## EXERCÍCIO
De acordo com o acórdão do Tribunal da Relação de Guimarães, qual é o valor mensal da indemnização que a Autora pede ao Réu até à entrega efetiva do prédio?

Acórdão nº 103/18.5T8AMR.G1 de Tribunal da Relação de Guimarães, 31 de Janeiro de 2019

Magistrado ResponsávelPAULO REIS
Data da Resolução31 de Janeiro de 2019
EmissorTribunal da Relação de Guimarães

Acordam na 2.ª Secção Cível do Tribunal da Relação de Guimarães: I. Relatório M. C., instaurou ação declarativa sob a forma de processo comum contra A. T., ambos melhor identificados, pedindo seja declarada a cessação do contrato de arrendamento celebrado entre as partes, destinado a habitação do Réu, tendo por objeto a parte B do prédio urbano sito na Travessa …, freguesia de ..., Amares, inscrito na matriz sob o artigo …, por denúncia efetuada pela autora, e com efeitos em 28 de fevereiro de 2018; seja o Réu condenado a entregar à Autora o prédio identificado nos autos, livre de pessoas e bens; bem como no pagamento à Autora, uma indemnização por cada mês ou fração que decorrer desde a citação até à entrega efetiva do prédio, no valor equivalente ao dobro da renda que vigorou nos últimos anos, ou seja, de € 300,00 mensais.

O Réu contestou, alegando, em síntese, a ineficácia da denúncia operada pela Autora, por não se tratar de contrato por tempo indeterminado e por não se encontrarem preenchidos os restantes pressupostos de tal denúncia; a falta de requisitos da comunicação de denúncia operada pela Autora, por não ter sido rececionada pelo Réu; e impugnando parte da matéria e facto alegada na petição inicial.

## EXCERTOS DE DADOS
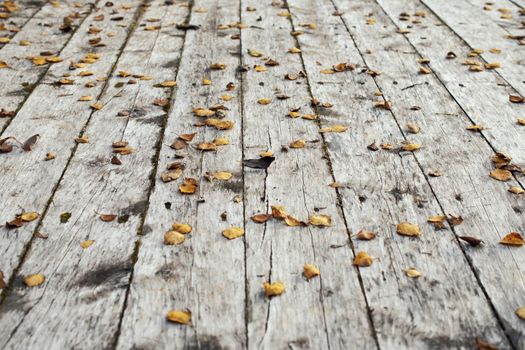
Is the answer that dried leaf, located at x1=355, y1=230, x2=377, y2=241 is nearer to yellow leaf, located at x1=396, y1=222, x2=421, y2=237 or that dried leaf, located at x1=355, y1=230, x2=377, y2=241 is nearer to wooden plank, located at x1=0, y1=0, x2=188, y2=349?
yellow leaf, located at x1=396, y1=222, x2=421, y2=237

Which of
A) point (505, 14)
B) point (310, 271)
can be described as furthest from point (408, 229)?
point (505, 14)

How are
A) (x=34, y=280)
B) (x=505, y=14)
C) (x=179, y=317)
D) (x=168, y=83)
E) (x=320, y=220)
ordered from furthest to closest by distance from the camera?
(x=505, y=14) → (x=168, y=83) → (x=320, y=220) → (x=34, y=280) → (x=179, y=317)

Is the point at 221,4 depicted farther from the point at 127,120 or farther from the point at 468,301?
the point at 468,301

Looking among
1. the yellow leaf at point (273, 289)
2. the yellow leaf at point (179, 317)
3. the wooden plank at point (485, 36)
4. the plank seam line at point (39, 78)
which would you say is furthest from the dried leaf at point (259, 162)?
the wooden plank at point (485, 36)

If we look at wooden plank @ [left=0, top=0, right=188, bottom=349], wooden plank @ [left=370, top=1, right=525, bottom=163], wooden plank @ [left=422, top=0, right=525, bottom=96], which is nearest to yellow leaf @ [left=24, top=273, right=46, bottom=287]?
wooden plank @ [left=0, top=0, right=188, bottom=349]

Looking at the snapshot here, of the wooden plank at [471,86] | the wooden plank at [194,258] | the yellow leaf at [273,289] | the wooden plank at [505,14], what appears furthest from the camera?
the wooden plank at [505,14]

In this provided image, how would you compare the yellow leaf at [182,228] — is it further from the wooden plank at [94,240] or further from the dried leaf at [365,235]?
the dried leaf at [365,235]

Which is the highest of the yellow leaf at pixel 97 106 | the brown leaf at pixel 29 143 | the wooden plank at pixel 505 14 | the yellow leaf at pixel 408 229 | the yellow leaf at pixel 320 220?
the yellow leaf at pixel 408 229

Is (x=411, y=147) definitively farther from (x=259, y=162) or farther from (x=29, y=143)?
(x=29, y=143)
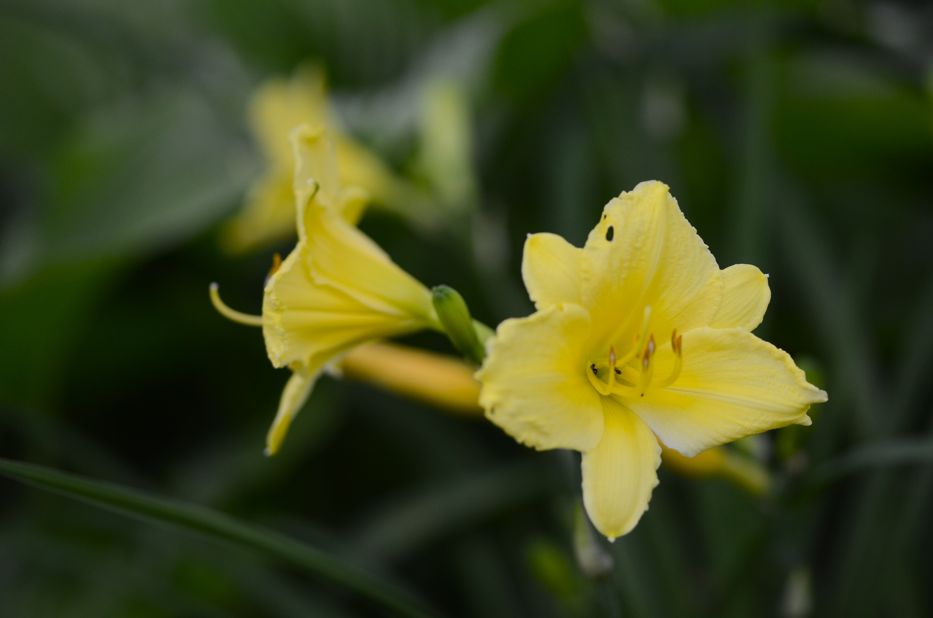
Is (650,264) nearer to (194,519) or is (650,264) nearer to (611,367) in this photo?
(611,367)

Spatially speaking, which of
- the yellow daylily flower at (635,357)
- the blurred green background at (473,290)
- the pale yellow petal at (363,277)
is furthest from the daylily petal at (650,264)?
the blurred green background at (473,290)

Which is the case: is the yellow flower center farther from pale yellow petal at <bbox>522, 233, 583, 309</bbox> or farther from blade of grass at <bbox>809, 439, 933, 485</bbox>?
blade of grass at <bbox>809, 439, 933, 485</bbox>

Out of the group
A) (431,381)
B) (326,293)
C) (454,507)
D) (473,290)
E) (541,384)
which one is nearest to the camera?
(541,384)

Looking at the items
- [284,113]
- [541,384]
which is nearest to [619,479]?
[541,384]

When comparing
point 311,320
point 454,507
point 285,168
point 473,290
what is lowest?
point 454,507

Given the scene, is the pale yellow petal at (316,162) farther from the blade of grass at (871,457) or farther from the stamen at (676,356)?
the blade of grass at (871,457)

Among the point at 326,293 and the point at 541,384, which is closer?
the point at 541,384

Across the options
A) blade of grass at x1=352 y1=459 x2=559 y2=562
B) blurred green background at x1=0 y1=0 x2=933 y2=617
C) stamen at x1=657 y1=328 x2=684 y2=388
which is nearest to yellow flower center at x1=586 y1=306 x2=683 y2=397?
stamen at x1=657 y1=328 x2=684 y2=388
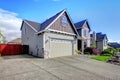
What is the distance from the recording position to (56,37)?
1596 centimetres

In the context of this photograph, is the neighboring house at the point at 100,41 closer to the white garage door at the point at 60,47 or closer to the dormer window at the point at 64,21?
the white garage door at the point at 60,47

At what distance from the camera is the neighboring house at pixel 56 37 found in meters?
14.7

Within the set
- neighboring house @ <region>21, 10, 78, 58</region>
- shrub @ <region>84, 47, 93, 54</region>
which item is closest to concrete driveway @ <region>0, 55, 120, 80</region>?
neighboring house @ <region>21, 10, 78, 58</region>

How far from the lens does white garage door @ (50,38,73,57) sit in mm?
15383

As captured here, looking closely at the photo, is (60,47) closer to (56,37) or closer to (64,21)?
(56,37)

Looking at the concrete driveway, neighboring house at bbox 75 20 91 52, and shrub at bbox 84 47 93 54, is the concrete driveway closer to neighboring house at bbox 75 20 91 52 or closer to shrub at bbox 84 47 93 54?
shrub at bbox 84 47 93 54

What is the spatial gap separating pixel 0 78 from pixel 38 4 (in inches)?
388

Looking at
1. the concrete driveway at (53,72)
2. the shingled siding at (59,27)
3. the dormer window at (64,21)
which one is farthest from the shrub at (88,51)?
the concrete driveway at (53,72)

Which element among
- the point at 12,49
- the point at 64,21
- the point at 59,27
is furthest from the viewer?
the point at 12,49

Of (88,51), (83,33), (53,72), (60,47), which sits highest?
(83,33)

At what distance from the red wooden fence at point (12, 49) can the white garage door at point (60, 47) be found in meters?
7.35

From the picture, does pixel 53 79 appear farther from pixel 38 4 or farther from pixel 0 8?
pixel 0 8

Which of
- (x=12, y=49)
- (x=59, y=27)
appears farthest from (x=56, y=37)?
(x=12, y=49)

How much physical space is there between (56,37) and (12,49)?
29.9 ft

## RESPOSTA ESCRITA
€ 300,00 mensais, equivalente ao dobro da renda que vigorou nos últimos anos.